DA Davidson has revised its price target for Sprinklr (CXM, Financial), decreasing it to $8 from a previous estimate of $11, while maintaining a Neutral rating on the stock. This adjustment is part of the firm's updated analysis within its Software sector coverage.
The revised forecast reflects DA Davidson's anticipation of a potential slowdown in the U.S. economy, which is expected to experience one or two quarters of negative GDP growth this year.
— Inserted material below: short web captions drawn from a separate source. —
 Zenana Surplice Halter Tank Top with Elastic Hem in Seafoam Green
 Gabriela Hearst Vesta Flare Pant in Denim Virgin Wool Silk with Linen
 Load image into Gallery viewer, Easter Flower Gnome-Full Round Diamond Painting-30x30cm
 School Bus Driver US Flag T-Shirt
This economic outlook is leading to predictions of slower growth and a reduction in valuations across the board.
Despite the uncertainty surrounding the current tariff regime, DA Davidson anticipates a decline in consumer spending and business investment in the near term, affecting market dynamics over the upcoming quarters.
Wall Street Analysts Forecast
Based on the one-year price targets offered by 12 analysts, the average target price for Sprinklr Inc (CXM, Financial) is $10.63 with a high estimate of $17.00 and a low estimate of $7.00. The average target implies an upside of 46.55% from the current price of $7.25. More detailed estimate data can be found on the Sprinklr Inc (CXM) Forecast page.
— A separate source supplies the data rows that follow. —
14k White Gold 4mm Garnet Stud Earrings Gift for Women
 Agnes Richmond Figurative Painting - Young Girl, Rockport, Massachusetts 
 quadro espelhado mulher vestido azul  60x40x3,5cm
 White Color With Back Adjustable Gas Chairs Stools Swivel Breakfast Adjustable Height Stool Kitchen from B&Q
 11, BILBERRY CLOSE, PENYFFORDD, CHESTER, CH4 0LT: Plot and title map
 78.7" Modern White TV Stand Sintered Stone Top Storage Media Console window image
Based on the consensus recommendation from 14 brokerage firms, Sprinklr Inc's (CXM, Financial) average brokerage recommendation is currently 2.9, indicating "Hold" status. The rating scale ranges from 1 to 5, where 1 signifies Strong Buy, and 5 denotes Sell.
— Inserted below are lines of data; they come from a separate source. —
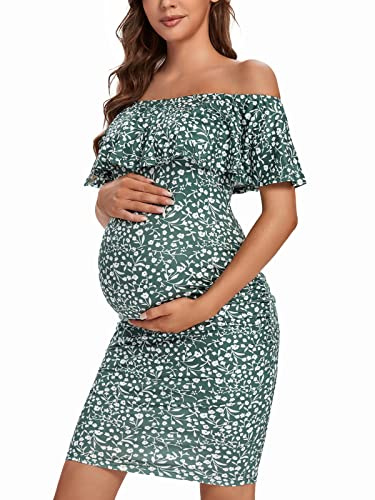 Shen&Qege mammaklänning ledig med axelfrihet, volanger, ärmlös, bodycon, mammamode sommar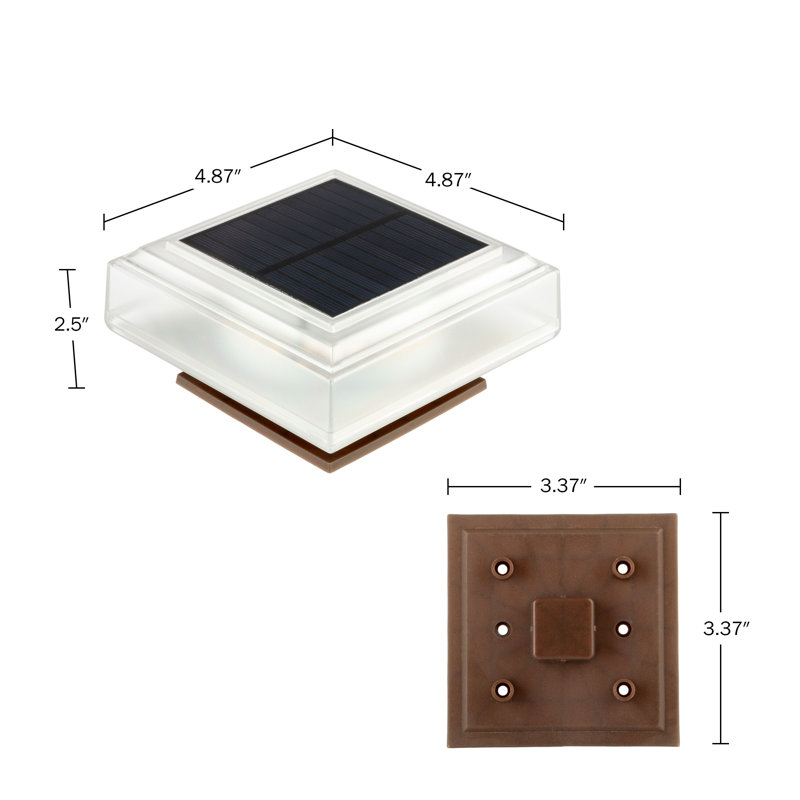 Pure Garden Solar Post Cap Lights 2-pack, Brown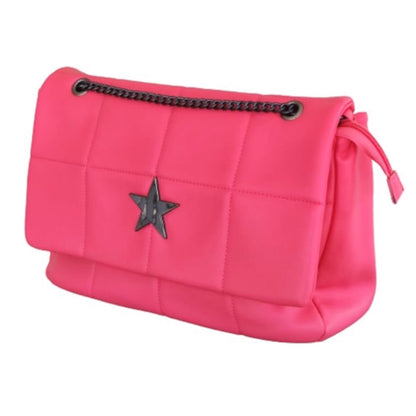 Borsa PhilFirenze Rosa Fucsia con Catena Regolabile, Bottone a Stella - 35x25x11 cm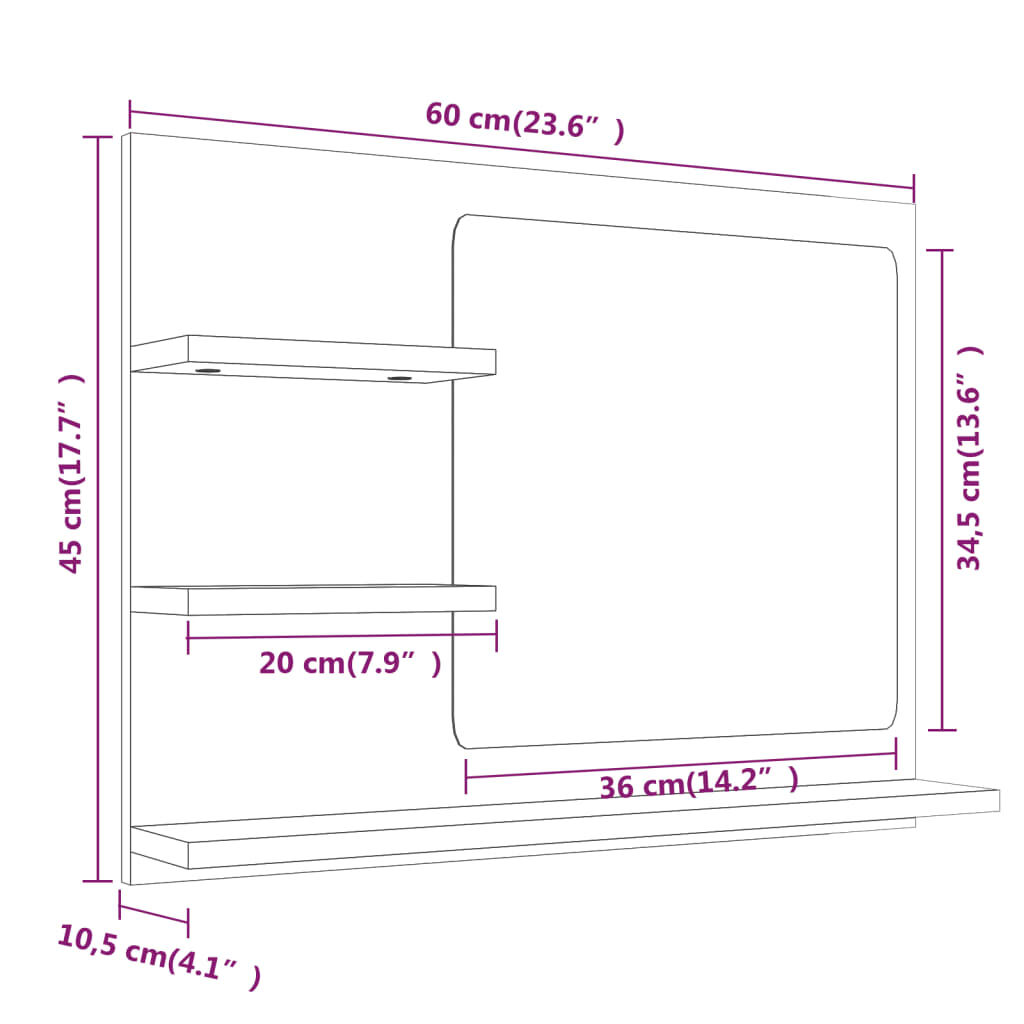 vidaXL Καθρέφτης Μπάνιου Γκρι Sonoma 60x10,5x45 εκ. Επεξεργασμένο Ξύλο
Based on GuruFocus estimates, the estimated GF Value for Sprinklr Inc (CXM, Financial) in one year is $14.35, suggesting a upside of 97.93% from the current price of $7.25. GF Value is GuruFocus' estimate of the fair value that the stock should be traded at. It is calculated based on the historical multiples the stock has traded at previously, as well as past business growth and the future estimates of the business' performance. More detailed data can be found on the Sprinklr Inc (CXM) Summary page.